Pool based therapy requires the canine to use a harness in order to maintain his/her position in the water. The pool itself is heated to allow the warming effects to sooth aching muscles and joints. The pool is generally small in size, just large enough for the dog to move around freely and for the therapist to interact with the canine. The pools are also designed with a ramp to allow easy entry and exits from the hydrotherapy area.
Underwater treadmill hydrotherapy entails the use of a treadmill belt enclosed in a small tank. The tank is filled to a level appropriate for the specific dog and the condition said dog is recovering from. The speed of the treadmill is also to be determined by the hydrotherapist, but is usually programed to a low speed. The hydrotherapist assists and supports the patient while he/she walks along the underwater treadmill.
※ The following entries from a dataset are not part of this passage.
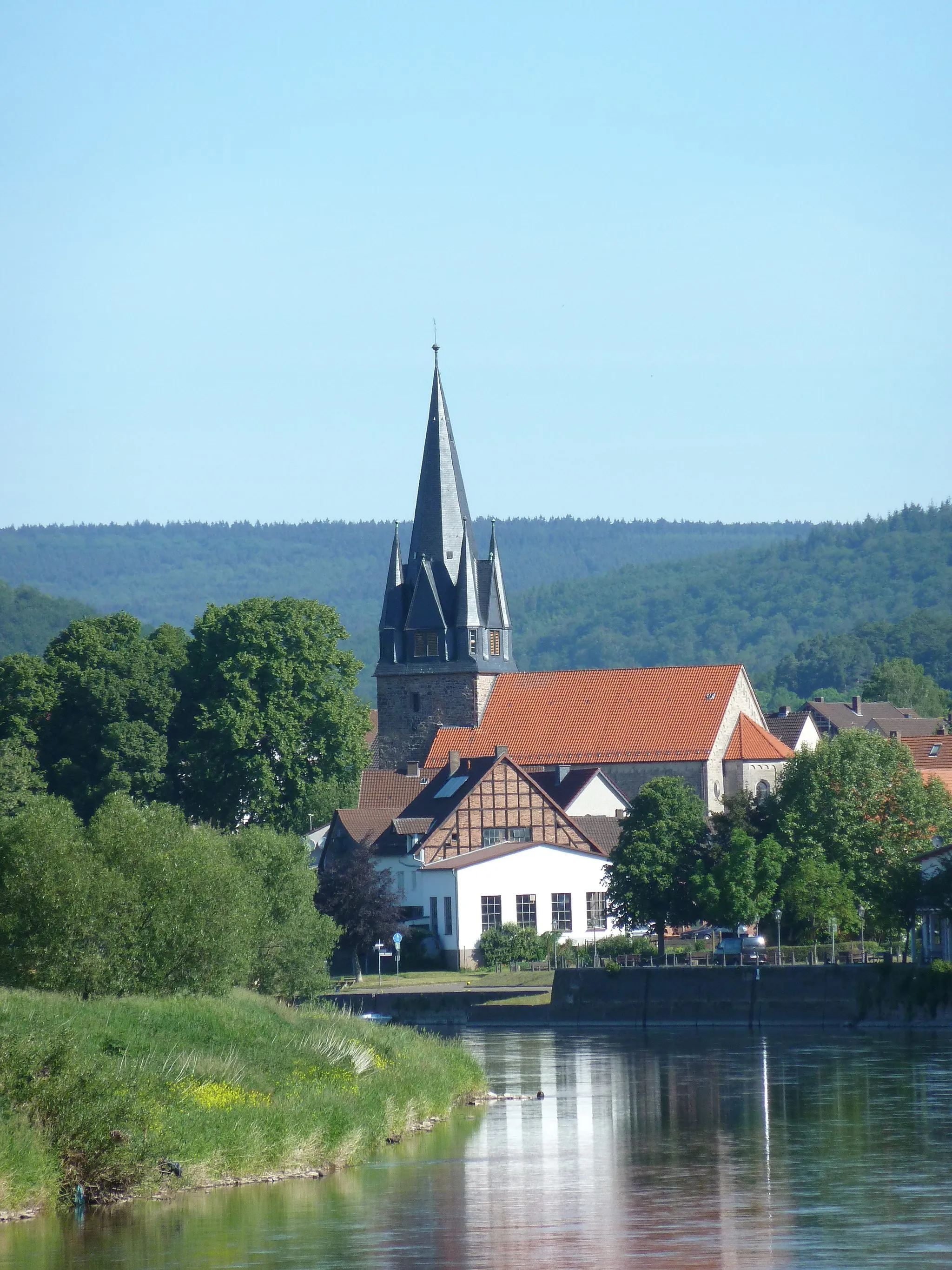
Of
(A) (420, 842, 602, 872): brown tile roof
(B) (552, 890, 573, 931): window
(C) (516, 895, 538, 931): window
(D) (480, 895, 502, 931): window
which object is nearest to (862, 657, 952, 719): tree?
(A) (420, 842, 602, 872): brown tile roof

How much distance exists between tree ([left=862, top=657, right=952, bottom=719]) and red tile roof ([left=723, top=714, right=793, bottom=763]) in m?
90.8

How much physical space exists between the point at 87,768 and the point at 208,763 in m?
4.59

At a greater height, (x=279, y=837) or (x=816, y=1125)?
(x=279, y=837)

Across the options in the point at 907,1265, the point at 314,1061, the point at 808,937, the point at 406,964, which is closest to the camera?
Answer: the point at 907,1265

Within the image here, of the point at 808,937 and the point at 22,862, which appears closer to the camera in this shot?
the point at 22,862

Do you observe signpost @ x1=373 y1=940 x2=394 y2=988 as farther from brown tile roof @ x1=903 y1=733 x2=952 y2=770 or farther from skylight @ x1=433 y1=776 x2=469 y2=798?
brown tile roof @ x1=903 y1=733 x2=952 y2=770

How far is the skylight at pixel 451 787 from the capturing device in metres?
84.2

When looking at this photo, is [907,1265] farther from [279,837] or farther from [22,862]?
[279,837]

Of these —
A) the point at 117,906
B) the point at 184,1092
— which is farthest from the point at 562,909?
the point at 184,1092

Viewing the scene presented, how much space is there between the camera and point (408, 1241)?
2456 centimetres

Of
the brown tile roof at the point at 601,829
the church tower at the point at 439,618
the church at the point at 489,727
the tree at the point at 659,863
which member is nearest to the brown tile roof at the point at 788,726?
the church at the point at 489,727

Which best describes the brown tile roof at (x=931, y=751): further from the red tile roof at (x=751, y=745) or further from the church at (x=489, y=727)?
the church at (x=489, y=727)

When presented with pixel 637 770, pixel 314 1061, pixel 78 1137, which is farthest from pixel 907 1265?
pixel 637 770

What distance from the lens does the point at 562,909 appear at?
77.9 m
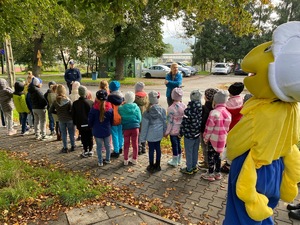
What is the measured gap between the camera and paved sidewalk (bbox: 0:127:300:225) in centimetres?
A: 363

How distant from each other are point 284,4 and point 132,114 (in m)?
39.2

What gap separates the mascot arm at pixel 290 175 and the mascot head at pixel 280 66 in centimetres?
68

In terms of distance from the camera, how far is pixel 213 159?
4672 millimetres

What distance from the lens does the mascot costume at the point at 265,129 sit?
6.66 ft

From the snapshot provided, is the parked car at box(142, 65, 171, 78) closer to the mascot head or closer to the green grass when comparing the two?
the green grass

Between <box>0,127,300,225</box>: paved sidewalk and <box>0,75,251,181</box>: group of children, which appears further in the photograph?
<box>0,75,251,181</box>: group of children

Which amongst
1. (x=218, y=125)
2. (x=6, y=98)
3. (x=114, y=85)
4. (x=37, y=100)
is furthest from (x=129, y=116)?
(x=6, y=98)

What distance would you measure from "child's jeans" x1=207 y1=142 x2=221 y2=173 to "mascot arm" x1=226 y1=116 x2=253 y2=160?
225 cm

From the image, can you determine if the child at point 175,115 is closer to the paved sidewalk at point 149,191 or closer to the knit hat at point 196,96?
the knit hat at point 196,96

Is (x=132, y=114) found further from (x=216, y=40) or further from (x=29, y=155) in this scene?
(x=216, y=40)

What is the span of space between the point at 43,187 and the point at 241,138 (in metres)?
3.58

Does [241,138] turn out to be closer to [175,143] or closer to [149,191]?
[149,191]

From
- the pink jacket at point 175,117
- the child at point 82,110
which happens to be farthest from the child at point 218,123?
the child at point 82,110

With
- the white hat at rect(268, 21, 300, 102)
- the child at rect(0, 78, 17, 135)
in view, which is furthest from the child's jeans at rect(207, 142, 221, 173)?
the child at rect(0, 78, 17, 135)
Hydrotherapy for dogs, paired with veterinary medical treatment, can significantly improve the rate of healing and even improve the quality of healing after a traumatic injury or surgery.
Hydrotherapy is a form of recovery in itself, as the act of swimming or use of an underwater treadmill allows the canine's body to regain strength and mobility. Hydrotherapy may be needed for only a few week to years, depending on the canine’s condition.
The cost of canine hydrotherapy differs slightly depending on whether the canine received pool-based hydrotherapy or underwater treadmill hydrotherapy. Pool-based hydrotherapy costs about $36.00 for the initial consultation, $30 for a single pool treatment, and about $20 for a fitness swim with a certified hydrotherapist. For underwater treadmill hydrotherapy, the initial consultation runs about $47 and a single treatment is about $35.
Hydrotherapy will aid in the dog’s healing processes, but will not cure the canine of any ailment. Studies have shown that dogs suffering from muscular, neurological and skeletal ailments have presented a higher quality of healing with hydrotherapy than those who did not engage in a form of therapy.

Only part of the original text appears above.